GIVEN REQUEST » Pull out, word for word, every line of the material below from the line with "Comparing gray marble" through the final line of the material.

PROVIDED ENTRIES »
-- Begin --

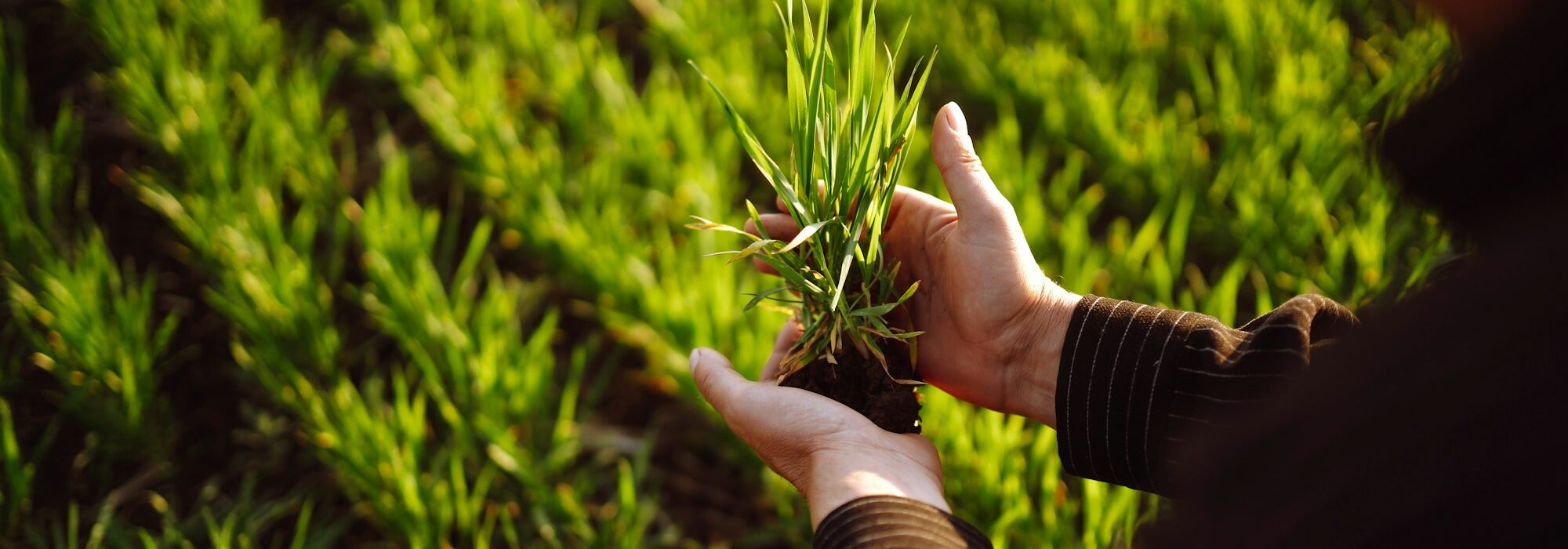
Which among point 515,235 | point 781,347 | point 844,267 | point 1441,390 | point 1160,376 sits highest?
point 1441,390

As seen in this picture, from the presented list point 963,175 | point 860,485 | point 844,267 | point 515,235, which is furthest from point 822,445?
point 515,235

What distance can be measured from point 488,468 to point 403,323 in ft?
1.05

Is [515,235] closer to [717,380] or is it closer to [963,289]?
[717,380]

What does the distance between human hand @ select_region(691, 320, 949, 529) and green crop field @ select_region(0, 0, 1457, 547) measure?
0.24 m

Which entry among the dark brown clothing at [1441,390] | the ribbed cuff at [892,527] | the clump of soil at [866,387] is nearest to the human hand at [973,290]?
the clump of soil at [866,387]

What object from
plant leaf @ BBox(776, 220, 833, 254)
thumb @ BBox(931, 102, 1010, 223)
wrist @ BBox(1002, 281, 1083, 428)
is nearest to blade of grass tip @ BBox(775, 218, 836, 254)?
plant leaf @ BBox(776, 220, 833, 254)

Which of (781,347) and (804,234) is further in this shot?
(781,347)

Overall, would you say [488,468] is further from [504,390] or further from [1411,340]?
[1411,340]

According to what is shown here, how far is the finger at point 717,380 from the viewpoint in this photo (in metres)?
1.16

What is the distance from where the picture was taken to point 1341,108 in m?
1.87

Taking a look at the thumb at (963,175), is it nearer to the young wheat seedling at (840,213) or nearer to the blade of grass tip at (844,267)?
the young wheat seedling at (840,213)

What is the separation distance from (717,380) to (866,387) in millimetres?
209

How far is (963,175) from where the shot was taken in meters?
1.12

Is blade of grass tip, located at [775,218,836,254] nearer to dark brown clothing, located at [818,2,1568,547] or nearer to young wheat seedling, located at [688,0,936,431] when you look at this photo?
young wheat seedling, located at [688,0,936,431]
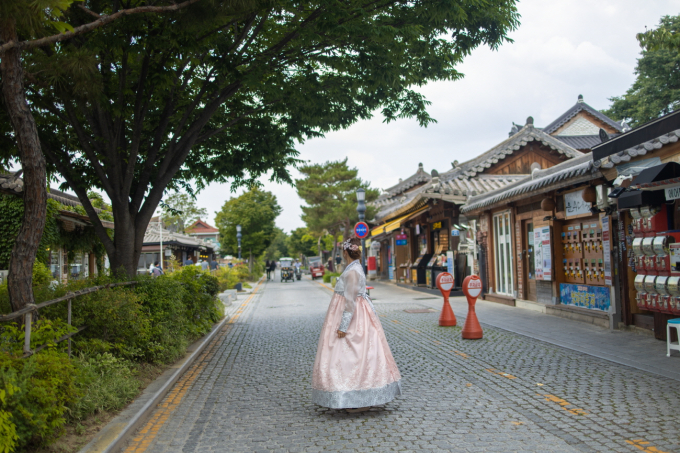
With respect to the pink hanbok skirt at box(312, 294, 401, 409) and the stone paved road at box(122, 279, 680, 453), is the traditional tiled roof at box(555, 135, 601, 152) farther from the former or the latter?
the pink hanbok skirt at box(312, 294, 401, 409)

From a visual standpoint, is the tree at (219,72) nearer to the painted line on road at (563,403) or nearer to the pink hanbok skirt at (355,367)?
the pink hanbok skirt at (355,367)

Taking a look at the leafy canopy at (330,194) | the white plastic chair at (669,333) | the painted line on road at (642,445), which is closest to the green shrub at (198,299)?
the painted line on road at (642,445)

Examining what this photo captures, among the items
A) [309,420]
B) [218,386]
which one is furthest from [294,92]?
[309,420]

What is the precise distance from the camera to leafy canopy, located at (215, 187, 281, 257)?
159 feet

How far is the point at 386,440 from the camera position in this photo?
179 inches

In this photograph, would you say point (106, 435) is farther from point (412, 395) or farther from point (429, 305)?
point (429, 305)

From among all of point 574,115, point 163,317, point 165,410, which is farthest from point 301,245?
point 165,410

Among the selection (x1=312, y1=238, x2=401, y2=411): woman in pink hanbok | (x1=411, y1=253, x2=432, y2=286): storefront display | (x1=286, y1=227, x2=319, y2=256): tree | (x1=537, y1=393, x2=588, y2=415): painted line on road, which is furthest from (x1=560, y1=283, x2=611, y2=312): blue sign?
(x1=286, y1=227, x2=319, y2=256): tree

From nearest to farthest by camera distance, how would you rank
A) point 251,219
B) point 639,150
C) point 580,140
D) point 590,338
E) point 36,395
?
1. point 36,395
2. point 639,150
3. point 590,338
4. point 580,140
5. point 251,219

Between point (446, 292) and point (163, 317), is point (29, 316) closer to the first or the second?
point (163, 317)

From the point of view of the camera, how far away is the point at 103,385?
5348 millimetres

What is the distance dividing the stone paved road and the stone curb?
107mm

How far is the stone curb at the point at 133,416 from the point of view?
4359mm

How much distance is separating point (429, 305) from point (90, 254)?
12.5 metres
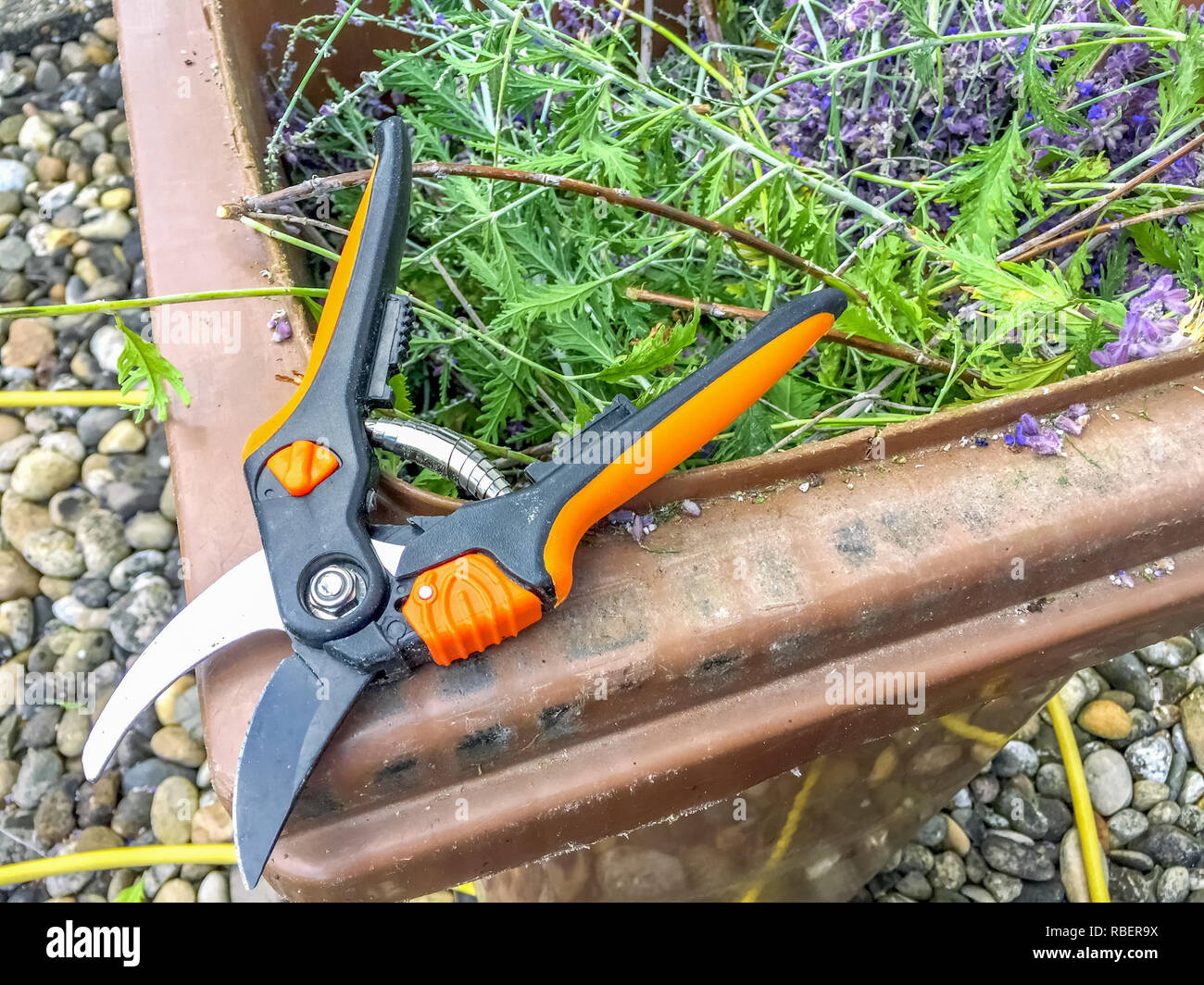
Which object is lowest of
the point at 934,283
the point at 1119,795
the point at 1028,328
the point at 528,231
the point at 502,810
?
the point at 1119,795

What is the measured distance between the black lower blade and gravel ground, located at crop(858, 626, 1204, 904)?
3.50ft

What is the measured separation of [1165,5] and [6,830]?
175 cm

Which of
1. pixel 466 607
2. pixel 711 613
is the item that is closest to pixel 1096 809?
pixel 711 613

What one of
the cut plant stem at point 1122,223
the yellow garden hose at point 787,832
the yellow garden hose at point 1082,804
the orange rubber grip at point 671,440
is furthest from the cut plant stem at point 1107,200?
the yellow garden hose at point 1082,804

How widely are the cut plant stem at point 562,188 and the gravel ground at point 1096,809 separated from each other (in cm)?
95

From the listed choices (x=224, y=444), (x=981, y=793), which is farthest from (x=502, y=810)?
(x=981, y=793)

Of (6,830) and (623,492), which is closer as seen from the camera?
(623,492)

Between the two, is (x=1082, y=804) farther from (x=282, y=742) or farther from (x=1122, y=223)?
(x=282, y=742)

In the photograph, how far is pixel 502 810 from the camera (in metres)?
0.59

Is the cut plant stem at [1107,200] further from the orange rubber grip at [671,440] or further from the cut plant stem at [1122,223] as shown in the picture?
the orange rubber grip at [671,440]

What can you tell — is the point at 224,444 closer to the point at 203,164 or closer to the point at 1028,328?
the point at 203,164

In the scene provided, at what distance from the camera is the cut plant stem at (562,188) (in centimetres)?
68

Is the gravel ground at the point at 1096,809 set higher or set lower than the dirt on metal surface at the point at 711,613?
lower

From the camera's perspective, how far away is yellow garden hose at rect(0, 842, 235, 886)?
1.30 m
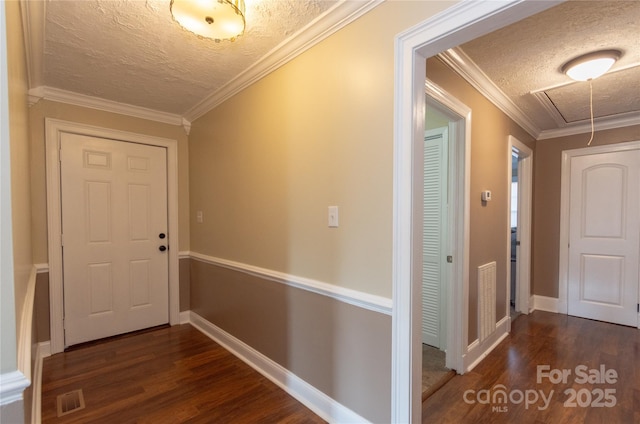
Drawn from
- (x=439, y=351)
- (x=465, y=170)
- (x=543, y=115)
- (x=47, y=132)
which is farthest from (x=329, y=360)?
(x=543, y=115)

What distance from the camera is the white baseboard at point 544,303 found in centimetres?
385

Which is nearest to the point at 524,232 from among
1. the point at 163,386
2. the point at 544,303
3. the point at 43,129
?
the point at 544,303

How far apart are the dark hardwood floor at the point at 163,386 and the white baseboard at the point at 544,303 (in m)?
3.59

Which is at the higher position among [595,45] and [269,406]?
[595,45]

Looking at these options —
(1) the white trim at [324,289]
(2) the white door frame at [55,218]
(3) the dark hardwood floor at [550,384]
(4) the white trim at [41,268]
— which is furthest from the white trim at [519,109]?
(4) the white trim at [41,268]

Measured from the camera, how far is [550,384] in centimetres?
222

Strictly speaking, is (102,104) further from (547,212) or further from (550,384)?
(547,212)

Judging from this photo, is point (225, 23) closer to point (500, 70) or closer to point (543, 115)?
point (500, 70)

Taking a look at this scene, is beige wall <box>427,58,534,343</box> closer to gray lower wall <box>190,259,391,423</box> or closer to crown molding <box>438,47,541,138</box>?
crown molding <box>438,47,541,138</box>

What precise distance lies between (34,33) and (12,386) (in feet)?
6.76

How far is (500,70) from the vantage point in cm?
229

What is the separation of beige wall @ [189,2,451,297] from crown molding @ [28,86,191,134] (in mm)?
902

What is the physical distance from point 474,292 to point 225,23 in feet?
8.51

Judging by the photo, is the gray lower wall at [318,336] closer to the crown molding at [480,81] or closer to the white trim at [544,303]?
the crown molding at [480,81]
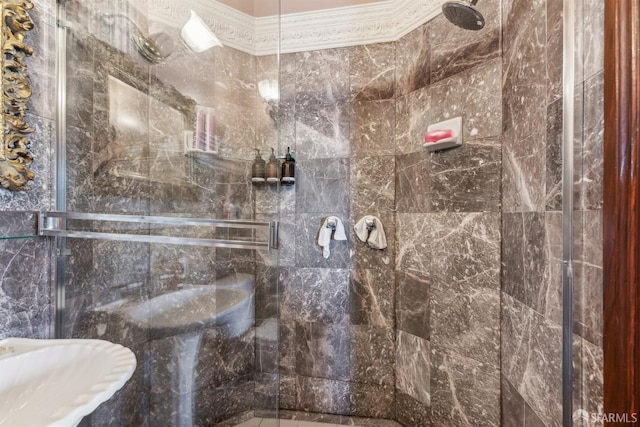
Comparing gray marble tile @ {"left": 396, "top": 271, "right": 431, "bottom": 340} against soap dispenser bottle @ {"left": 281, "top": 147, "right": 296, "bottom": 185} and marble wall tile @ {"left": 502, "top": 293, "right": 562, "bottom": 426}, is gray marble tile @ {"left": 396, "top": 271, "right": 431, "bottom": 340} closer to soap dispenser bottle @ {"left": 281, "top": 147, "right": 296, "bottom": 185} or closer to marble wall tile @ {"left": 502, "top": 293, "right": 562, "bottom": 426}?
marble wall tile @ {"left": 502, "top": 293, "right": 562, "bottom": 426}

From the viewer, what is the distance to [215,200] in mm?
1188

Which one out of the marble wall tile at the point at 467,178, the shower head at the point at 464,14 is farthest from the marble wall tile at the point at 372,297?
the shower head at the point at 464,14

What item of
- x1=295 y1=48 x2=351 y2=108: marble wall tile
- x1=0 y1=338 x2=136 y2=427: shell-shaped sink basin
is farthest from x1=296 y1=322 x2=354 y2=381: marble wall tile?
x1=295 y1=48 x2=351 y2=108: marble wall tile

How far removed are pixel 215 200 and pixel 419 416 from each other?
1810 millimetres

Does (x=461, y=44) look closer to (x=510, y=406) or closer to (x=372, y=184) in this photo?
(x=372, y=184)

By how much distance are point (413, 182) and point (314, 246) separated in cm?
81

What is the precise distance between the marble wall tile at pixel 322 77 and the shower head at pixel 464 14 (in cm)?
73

-- End --

TASK RESPONSE »
Comparing gray marble tile @ {"left": 396, "top": 271, "right": 431, "bottom": 340} against soap dispenser bottle @ {"left": 281, "top": 147, "right": 296, "bottom": 185} and marble wall tile @ {"left": 502, "top": 293, "right": 562, "bottom": 426}, is gray marble tile @ {"left": 396, "top": 271, "right": 431, "bottom": 340} closer to soap dispenser bottle @ {"left": 281, "top": 147, "right": 296, "bottom": 185} or closer to marble wall tile @ {"left": 502, "top": 293, "right": 562, "bottom": 426}?
marble wall tile @ {"left": 502, "top": 293, "right": 562, "bottom": 426}

From the viewer, what is the distance to [215,200] in mm?
1188

Which one out of the marble wall tile at the point at 467,178, the shower head at the point at 464,14 is farthest from the marble wall tile at the point at 372,297?
the shower head at the point at 464,14

What item of
- x1=295 y1=48 x2=351 y2=108: marble wall tile
- x1=0 y1=338 x2=136 y2=427: shell-shaped sink basin
is farthest from x1=296 y1=322 x2=354 y2=381: marble wall tile?
x1=295 y1=48 x2=351 y2=108: marble wall tile

How far removed are pixel 215 200 and pixel 419 416 from each other?
1810 millimetres

Does (x=461, y=44) look closer to (x=510, y=406) or closer to (x=372, y=184) in this photo?
(x=372, y=184)

By how much distance are point (413, 182) and point (314, 246) separated in cm?
81

What is the precise distance between the marble wall tile at pixel 322 77 and the shower head at pixel 464 14 (in cm)?
73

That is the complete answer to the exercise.